A arte de saber ouvir é, pois, uma virtude. Exercitá-la é um gesto de coragem que deve ser cultivado diariamente. Disso resultará o verdadeiro princípio da liberdade de pensamento e da liberdade de expressão, pois esses princípios são caros à tolerância das idéias contrárias e caras ao cultivo do respeito à dignidade humana.

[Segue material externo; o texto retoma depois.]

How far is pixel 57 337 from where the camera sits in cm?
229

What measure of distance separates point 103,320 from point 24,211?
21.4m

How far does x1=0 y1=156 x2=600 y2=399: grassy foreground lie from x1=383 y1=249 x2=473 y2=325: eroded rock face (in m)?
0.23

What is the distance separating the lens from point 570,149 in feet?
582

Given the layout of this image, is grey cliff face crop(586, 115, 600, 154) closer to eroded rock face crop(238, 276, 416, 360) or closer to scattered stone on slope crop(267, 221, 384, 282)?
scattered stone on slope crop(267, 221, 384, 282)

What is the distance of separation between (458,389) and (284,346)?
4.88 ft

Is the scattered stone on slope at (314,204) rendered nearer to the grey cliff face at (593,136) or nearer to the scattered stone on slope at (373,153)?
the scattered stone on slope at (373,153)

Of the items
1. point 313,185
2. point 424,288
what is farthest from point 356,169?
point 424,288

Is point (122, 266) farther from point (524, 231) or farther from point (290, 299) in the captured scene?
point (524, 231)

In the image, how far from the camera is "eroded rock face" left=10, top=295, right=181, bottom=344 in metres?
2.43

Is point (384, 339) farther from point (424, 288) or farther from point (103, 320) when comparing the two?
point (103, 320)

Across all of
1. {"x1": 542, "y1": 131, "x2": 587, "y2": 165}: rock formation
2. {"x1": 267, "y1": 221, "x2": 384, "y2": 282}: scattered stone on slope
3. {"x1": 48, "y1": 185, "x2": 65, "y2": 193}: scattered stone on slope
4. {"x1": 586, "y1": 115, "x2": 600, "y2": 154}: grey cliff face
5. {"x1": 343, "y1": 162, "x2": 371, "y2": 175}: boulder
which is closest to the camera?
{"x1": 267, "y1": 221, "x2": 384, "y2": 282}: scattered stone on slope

A arte de ouvir exercita a virtude da tolerância – virtude que revela outra virtude: a sabedoria, bem vivida por muitos homens sábios e tão bem como expressada pela cultura árabe: “se o que você vai dizer não é mais belo que o silêncio, não diga”, Ou como disse o escritor Rubens Alves: “Somente sabem falar os que sabem fazer silêncio e ouvir”. “É no vazio da jarra” – ensina a filosofia oriental – “que se colocam as flores”. Assim posso concluir: ouvir o silêncio não é ouvir o nada. Nem ficar tateando no vazio. É ouvir e entender o conteúdo real por trás da palavra, na voz ou na escrita do outro, com a mesma intensidade sincera que se ouve o próprio coração. E, então, começaremos a entender o significado dos princípios ao respeitoso exercício da liberdade de pensamento e da liberdade de expressão – filhos naturais da arte de saber ouvir, e, essa mãe da tolerância, a virtude que precisa ser mais exercitada.
E como nos diz Fernando Pessoa… “Às vezes ouço passar o vento… e só de ouvir o vento passar, vale a pena ter nascido…”.
As relações humanas seriam melhores se entendêssemos isso!!!
Um comentário
Infelizmente em nossas relações vivemos problemas como deste casal, que passaram anos enganados quanto as prefer6encias à mesa.
Mínimas coisas atrapalham tanto e impedem qe sejamos mais leves em nosso viver.
Muito importante esta análise.Parabéns!